*BLOC DE TEXTE*:
+ + + + + + +
Turquie, l’archange déchu de l’Orient…
Quelle étrange combinaison que celle qui unit la République de Turquie à l’État islamique… au terme d’une politique hasardeuse… en apparences du moins…
Une errance qui, trois années durant, a mené Ankara d’un extrême à l’autre…
D’un dédain affiché pour le « Printemps arabe » à une volonté proclamée de s’ériger en nouveau pivot du Monde arabo-musulman.
D’une absence remarquée au chevet du grand carnaval libyen à l’envoi par bateaux entiers de caisses de fanions rouges et lunes blanches… que les insurgés, dégoûtés, ont abandonnés dans leurs boîtes de planches sur un coin du quai de Benghazi.
D’une romance inconditionnelle avec Damas à un soutien à peine voilé –sans jeu de mot- à la révolution syrienne.
De sa vieille accointance avec Washington et la belle Bruxelles -qui ne l’a jamais véritablement aimée- à une alliance de facto avec l’État islamique dont les réseaux djihadistes ont déjà commencé de frapper les capitales atlantistes, au club desquelles s’est affiliée l’indigne –ou pas- héritière d’Atatürk, et ce nullement par le hasard de l’Histoire…
Sans prendre en compte le jeu complexe de trahisons et d’amitiés vénéneuses auquel s’adonne depuis toujours l’Ottoman, lorsqu’il se penche sur le cas désormais au centre de toutes les préoccupations, celui d’un hypothétique Kurdistan peut-être un jour indépendant, mais divisé, tiraillé, balloté, entre l’Iran chiite, qui supporte la faction de Souleymaniêh, alliée de ceux de Syrie, tous deux hostiles au maître d’Erbil, le fieffé coquin, meilleur ami d’Erdogan (décodage : UPK ; PKK et PYK ; et Massoud Barzani, président du PDK – tous Kurdes ; tous d’allégeances ennemies).
+ + + + + + +
*MATÉRIEL*:
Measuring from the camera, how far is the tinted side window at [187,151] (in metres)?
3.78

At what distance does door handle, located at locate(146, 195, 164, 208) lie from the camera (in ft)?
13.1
+ + + + + + +
*QUESTIONS ET EXERCICES*:
[1] Répondez brièvement aux questions suivantes sur le texte consacré à la Turquie.
(a) Pendant combien de temps l'errance d'Ankara a-t-elle duré ?
(b) Où les insurgés ont-ils abandonné les caisses de fanions ?
(c) Qui est désigné comme président du PDK ?
[2] Recopiez mot pour mot le passage du texte consacré à la Turquie, en commençant à « Turquie, l’archange déchu » et en terminant à « la révolution syrienne. ».

*RÉPONSES PROPOSÉES*:
[1]
(a) Trois années.
(b) Sur un coin du quai de Benghazi.
(c) Massoud Barzani.

[2]
Turquie, l’archange déchu de l’Orient…
Quelle étrange combinaison que celle qui unit la République de Turquie à l’État islamique… au terme d’une politique hasardeuse… en apparences du moins…
Une errance qui, trois années durant, a mené Ankara d’un extrême à l’autre…
D’un dédain affiché pour le « Printemps arabe » à une volonté proclamée de s’ériger en nouveau pivot du Monde arabo-musulman.
D’une absence remarquée au chevet du grand carnaval libyen à l’envoi par bateaux entiers de caisses de fanions rouges et lunes blanches… que les insurgés, dégoûtés, ont abandonnés dans leurs boîtes de planches sur un coin du quai de Benghazi.
D’une romance inconditionnelle avec Damas à un soutien à peine voilé –sans jeu de mot- à la révolution syrienne.